* [Required work]
Turn the records, starting with the first line and going on through the line containing "the dark wing feather at (x=369, y=274), the", into a Markdown table with the columns Row and Line, leaving out blank lines. Convert only those lines.

(Records of spatial relationships)
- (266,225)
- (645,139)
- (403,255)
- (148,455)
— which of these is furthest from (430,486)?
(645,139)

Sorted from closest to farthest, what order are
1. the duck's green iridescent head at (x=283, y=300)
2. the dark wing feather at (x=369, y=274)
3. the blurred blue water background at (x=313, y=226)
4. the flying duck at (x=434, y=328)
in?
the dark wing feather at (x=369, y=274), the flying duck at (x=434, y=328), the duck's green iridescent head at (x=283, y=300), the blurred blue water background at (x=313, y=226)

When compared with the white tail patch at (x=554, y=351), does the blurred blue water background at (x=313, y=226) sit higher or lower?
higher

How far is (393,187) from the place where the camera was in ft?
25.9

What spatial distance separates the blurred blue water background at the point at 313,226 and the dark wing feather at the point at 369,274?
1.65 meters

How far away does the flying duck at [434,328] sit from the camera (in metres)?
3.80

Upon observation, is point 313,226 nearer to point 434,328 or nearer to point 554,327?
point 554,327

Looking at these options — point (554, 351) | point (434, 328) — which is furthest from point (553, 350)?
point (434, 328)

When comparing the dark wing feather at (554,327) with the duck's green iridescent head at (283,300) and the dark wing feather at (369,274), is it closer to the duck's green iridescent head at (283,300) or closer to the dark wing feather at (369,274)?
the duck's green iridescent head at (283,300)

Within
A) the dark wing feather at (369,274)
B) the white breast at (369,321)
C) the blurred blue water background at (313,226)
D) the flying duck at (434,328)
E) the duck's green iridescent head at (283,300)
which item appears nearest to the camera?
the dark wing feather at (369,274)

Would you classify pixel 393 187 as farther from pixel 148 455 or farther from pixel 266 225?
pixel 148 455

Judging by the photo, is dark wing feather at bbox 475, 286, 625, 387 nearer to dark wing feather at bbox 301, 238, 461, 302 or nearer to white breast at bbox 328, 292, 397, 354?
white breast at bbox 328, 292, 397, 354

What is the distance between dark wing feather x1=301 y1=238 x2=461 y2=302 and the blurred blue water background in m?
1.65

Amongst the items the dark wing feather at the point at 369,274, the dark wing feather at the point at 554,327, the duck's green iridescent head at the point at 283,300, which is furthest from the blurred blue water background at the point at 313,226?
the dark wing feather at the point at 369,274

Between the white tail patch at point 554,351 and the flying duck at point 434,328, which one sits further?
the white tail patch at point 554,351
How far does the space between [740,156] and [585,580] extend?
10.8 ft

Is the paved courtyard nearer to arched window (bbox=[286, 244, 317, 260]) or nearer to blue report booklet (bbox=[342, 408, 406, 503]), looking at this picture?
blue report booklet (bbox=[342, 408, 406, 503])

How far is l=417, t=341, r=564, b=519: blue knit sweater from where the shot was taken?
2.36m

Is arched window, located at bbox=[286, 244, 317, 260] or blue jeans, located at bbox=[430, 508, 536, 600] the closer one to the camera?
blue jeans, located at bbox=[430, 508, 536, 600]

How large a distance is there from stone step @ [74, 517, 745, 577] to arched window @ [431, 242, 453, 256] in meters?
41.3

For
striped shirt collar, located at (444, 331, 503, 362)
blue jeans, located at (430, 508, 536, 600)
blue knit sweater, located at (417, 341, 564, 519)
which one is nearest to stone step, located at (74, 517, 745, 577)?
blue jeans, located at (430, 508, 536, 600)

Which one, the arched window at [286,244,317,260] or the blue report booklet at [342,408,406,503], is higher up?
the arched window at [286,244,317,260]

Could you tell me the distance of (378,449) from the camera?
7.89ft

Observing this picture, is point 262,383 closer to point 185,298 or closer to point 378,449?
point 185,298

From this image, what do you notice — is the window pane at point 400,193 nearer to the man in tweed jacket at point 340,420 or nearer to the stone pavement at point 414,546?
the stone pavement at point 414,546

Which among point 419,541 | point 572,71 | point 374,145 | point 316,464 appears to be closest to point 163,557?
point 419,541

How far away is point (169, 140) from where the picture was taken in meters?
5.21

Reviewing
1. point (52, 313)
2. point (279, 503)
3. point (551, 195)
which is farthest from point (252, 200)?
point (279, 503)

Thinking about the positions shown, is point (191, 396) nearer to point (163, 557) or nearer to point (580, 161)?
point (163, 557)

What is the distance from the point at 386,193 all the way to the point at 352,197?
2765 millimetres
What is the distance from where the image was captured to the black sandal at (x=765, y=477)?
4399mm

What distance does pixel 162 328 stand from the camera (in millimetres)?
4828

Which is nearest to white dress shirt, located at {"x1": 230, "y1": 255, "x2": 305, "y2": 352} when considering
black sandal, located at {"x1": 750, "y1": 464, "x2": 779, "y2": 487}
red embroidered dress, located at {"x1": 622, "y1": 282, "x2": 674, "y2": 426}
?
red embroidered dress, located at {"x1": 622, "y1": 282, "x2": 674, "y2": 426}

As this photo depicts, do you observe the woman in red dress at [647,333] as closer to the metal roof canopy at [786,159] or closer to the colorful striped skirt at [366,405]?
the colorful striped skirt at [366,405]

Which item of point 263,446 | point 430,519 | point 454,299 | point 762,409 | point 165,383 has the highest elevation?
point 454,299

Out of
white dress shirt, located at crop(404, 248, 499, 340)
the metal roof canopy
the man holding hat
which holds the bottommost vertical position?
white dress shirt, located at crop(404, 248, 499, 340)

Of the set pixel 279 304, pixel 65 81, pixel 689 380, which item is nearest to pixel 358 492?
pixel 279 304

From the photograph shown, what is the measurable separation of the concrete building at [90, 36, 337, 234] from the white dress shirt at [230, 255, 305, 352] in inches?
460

* [Problem solution]
| Row | Line |
|---|---|
| 1 | - (266,225) |
| 2 | - (645,139) |
| 3 | - (403,255) |
| 4 | - (148,455) |
| 5 | — which of these is furthest from (430,486)? |
| 6 | (645,139) |
| 7 | Sorted from closest to farthest, what order are |
| 8 | 1. the duck's green iridescent head at (x=283, y=300) |
| 9 | 2. the dark wing feather at (x=369, y=274) |
| 10 | 3. the blurred blue water background at (x=313, y=226) |
| 11 | 4. the flying duck at (x=434, y=328) |
| 12 | in? |
| 13 | the dark wing feather at (x=369, y=274), the flying duck at (x=434, y=328), the duck's green iridescent head at (x=283, y=300), the blurred blue water background at (x=313, y=226) |